Every day is a fresh new hell.
And I know that’s a depressing sentiment. Nearly a year from the US election and a handful of weeks from the Harvey Weinstein revelations, our new normal has come to be a constant state of bracing one’s self. We wait to see what the President tweeted, which rights the GOP wants to take away, who assaulted whom and for how long. We wait to be disappointed, realizing the men we thought were good because we decided they were are the furthest from, and then watch that disappointment extend to cover the men in our own lives who don’t get it, never got it, and can’t figure out why it’s taken us so long to speak up, anyway.
This new normal is exhausting, but there’s power in arming one’s self; in bracing for impact and then wading in. Choosing to read, to listen, and to engage is the first step in unpacking the systemic norms we’ve grown accustomed to before making the changes we should’ve ushered in eons ago. And that’s a coping mechanism in and of itself: in a landscape rich in self care and reminders to chill out, it’s also important to note that action and anger can be a form of self care too.

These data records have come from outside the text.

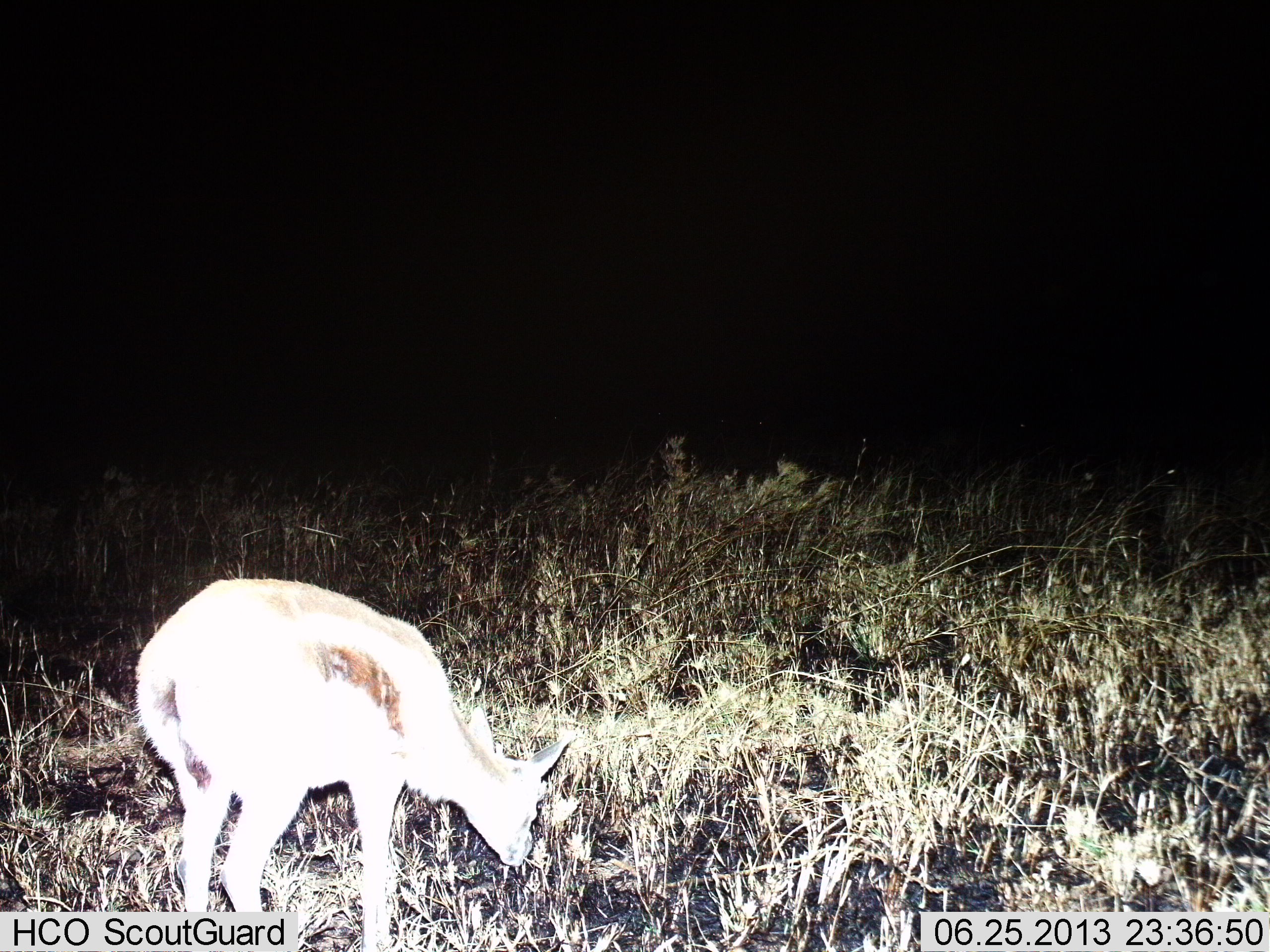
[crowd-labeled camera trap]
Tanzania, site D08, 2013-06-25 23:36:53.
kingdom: Animalia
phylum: Chordata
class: Mammalia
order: Artiodactyla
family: Bovidae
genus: Eudorcas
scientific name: Eudorcas thomsonii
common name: thomson's gazelle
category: gazellethomsons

Which can appear daunting at first, especially when it seems like everything is problematic. But that’s a first and necessary step: to make a difference, you have to acknowledge how shitty it all is and how many of us have been set up to fail. Then, use your anger over this realization to morph into the version of yourself that’s most unfuckwithable—and get to work.
And “work” can be different for everyone. Spend an hour looking up non-profits you believe in. Use what you’re good at to spur awareness and change, even if it’s making bags and selling them with proceeds donated to an organization you like. Engage in valuable discourse about our poisonous norms and the system so many have been benefitting from. Share the work of those you admire, whose voices deserve as many loudspeakers as possible. Listen (really listen) to friends and family members and coworkers and strangers who’ve chosen to share their own stories of abuse, harassment and assault. Call out rape culture when you see it. Donate your time and money to organizations that align with your own passions, or put an end to “open secrets” by speaking out loudly (should you feel safe and comfortable doing so). Bottle your rage and unleash it through your gifts: by writing, by protesting, by educating yourself on what you don’t understand, by offering your platform to someone who can say it better than you. And refuse to engage with the products or work of known abusers. Sure, it’s a bummer not to watch House of Cards or Ben Affleck movies or Annie Hall or Rosemary’s Baby anymore. But also, too bad. Because while it’s your call as to what culture you want to consume, that call comes with the realization that the victims of predators never had the luxury of assuming these public figures were good people. Instead, they only got to see the truth.
The thing is, none of this is going to end anytime soon. Our disappointment in people isn’t going to slow down in the foreseeable future. We’ve hit only the tip of the iceberg of anger, frustration, sadness and the exhaustion that comes with learning yet Another One has done something bad. And to simply sit with those sentiments isn’t enough. Especially since so much of this has been sat on for the last few decades, and it only created a space in which predators thrived and wielded their power.
And if that makes you even angrier, good. There’s a lot of work to do.